How to achieve ketosis performance gains without sacrificing metabolic health

I talked at length before about how low carb ketosis poses potential metabolic gains. This is especially true for people who suffer from diabetes or insulin resistance and/or also have high body fat percentages.

But I would be remiss if I did not also point out – especially as Paleo for Women – the many different groups of people who may be hurt by ketosis.

Women of reproductive age who are attempting to conceive or are pregnant should probably not undergo low-carb ketosis, as carbohydrates play an important role in A) pregnancy, and B) assuring the hypothalamus that the body has been properly fed. In fact, insulin is actually an important satiation hormone. For women who want to conceive, it may be best to err on the side of caution and make sure you get bountiful carbs.

Women with sensitive reproductive systems may want to step carefully. If you have a history of low hormone levels, hypothalamic amenorrhea, dieting, or irregular menstrual cycles, the hormone changes invovled in low carb ketosis as well as the uptick in stress hormone levels may hinder your reproductive hormone production.

_ _ _ _

* EXERCISES TO COMPLETE
• 1. Print the ketosis passage word for word, everything from "How to achieve" down to "body fat percentages.".
• 2. Translate this sentence from the ketosis passage into Spanish: "In fact, insulin is actually an important satiation hormone."
• 3. In the ketosis passage, for which people are the potential metabolic gains of low carb ketosis said to be especially true?

_ _ _ _

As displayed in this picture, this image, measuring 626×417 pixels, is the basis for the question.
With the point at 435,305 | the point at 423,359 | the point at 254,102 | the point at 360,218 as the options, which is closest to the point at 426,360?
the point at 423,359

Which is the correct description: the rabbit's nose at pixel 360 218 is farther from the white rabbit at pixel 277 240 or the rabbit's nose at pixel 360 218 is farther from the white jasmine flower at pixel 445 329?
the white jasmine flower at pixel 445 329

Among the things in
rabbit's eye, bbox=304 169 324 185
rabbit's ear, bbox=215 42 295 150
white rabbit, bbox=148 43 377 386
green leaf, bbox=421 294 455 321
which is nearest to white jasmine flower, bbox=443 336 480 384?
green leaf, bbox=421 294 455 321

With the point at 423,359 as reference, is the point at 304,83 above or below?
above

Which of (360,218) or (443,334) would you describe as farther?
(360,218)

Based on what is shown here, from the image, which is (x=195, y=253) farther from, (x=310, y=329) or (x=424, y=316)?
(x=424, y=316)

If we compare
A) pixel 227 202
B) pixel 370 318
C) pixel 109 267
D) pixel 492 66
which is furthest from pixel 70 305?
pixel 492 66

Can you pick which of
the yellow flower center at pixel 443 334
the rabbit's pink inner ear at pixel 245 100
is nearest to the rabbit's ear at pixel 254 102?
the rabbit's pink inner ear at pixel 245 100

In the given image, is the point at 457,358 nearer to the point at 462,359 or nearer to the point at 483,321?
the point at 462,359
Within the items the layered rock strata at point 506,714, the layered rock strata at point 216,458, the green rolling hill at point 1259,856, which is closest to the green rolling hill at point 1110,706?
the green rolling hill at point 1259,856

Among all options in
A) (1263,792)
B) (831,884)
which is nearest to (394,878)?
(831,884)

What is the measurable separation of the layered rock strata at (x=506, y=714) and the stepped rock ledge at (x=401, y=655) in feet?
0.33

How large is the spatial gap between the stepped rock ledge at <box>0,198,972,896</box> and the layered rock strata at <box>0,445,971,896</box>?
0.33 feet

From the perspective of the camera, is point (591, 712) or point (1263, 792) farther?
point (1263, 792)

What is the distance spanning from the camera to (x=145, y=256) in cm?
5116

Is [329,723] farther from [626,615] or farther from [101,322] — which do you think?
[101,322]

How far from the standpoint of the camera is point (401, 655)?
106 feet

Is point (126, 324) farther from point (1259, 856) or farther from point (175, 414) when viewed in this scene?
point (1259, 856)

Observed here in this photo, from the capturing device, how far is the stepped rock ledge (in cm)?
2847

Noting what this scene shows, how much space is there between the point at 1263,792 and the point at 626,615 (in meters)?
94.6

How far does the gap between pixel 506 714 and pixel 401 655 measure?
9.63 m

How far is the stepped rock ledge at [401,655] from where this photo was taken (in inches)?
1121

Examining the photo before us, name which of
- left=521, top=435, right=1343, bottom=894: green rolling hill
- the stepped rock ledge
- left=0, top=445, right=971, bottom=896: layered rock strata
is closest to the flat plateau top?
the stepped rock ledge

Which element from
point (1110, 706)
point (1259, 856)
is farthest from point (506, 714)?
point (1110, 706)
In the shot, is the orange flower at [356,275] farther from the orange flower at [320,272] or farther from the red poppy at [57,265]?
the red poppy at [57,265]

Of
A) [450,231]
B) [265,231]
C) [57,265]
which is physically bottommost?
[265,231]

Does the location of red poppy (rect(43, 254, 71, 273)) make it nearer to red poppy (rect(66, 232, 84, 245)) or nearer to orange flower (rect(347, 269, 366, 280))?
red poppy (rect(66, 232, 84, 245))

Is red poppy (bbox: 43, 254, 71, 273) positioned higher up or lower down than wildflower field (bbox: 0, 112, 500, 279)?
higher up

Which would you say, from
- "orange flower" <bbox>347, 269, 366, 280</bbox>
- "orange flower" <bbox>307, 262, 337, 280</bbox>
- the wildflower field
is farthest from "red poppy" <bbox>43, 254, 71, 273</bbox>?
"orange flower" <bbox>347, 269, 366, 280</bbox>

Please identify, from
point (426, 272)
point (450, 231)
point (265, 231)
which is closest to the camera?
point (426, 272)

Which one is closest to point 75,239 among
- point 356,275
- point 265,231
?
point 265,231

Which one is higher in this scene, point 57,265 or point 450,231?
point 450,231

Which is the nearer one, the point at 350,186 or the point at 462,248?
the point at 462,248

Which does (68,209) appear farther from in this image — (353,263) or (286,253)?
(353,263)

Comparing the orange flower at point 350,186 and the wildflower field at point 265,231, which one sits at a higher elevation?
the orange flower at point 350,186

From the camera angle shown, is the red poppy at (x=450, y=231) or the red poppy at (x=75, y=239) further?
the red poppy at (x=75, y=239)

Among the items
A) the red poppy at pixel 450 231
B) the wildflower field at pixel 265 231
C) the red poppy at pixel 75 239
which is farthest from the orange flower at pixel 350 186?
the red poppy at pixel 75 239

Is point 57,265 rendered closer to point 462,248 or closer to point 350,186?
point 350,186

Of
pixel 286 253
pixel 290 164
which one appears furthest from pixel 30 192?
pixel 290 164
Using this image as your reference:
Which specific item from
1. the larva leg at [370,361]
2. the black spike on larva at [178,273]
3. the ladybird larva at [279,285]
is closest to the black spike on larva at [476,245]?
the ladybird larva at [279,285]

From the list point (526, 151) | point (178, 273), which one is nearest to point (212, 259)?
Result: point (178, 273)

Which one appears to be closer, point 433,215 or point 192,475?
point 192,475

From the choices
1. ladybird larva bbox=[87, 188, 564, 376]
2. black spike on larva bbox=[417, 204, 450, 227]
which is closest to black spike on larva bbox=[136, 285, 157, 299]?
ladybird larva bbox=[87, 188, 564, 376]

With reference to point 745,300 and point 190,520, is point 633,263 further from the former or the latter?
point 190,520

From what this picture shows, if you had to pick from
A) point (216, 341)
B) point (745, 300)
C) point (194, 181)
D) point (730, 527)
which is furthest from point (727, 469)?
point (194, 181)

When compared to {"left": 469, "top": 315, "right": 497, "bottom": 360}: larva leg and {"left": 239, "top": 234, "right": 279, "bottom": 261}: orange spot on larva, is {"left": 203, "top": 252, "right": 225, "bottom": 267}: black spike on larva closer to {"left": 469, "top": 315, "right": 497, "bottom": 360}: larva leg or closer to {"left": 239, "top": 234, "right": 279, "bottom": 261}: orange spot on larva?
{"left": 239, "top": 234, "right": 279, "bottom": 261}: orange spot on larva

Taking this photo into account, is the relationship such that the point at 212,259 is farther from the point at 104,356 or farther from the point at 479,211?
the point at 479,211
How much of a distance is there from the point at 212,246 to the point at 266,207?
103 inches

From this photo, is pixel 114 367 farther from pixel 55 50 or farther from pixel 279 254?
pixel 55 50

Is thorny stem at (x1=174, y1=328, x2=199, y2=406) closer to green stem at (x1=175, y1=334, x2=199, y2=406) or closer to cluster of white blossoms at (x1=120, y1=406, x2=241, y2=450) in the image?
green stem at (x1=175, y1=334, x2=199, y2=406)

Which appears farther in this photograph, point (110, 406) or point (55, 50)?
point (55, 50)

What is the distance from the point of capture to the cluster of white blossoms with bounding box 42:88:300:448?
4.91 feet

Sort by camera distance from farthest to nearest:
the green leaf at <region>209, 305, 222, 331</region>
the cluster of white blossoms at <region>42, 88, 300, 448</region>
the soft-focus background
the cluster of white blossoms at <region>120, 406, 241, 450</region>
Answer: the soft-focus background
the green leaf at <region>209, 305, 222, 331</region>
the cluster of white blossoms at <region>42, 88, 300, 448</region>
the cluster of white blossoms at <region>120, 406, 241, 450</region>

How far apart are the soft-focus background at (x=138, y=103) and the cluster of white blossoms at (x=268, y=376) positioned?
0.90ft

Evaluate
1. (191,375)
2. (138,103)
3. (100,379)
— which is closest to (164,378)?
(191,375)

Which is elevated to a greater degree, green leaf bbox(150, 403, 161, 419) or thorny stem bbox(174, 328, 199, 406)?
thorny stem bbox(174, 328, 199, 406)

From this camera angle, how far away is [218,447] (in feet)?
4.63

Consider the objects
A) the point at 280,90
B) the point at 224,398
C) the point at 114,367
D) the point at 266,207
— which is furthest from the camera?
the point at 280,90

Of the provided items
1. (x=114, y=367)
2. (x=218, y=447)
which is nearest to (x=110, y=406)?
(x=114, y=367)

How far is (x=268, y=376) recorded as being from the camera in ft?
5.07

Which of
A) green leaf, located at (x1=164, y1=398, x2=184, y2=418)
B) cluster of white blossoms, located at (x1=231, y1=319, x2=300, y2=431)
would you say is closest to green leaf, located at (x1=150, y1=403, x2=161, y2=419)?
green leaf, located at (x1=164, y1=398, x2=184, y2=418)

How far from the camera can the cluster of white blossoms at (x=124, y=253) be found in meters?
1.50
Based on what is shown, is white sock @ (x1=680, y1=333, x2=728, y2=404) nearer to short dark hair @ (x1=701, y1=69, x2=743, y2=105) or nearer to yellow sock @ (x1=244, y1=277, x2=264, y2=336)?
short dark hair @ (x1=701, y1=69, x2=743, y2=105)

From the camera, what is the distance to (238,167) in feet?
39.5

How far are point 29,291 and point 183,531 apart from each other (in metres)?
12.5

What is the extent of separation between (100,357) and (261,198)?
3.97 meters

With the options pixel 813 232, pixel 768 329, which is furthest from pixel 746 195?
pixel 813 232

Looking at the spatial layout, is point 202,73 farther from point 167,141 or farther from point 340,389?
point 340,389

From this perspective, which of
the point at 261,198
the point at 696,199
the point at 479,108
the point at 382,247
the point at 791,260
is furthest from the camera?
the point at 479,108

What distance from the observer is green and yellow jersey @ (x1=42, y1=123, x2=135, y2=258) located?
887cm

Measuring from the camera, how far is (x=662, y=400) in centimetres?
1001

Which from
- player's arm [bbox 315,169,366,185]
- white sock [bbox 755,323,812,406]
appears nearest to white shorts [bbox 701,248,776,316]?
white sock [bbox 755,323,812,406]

_ _ _ _

* TASK RESPONSES
• 1.
How to achieve ketosis performance gains without sacrificing metabolic health

I talked at length before about how low carb ketosis poses potential metabolic gains. This is especially true for people who suffer from diabetes or insulin resistance and/or also have high body fat percentages.

• 2. De hecho, la insulina es en realidad una hormona importante de la saciedad.

• 3. People who suffer from diabetes or insulin resistance and/or also have high body fat percentages.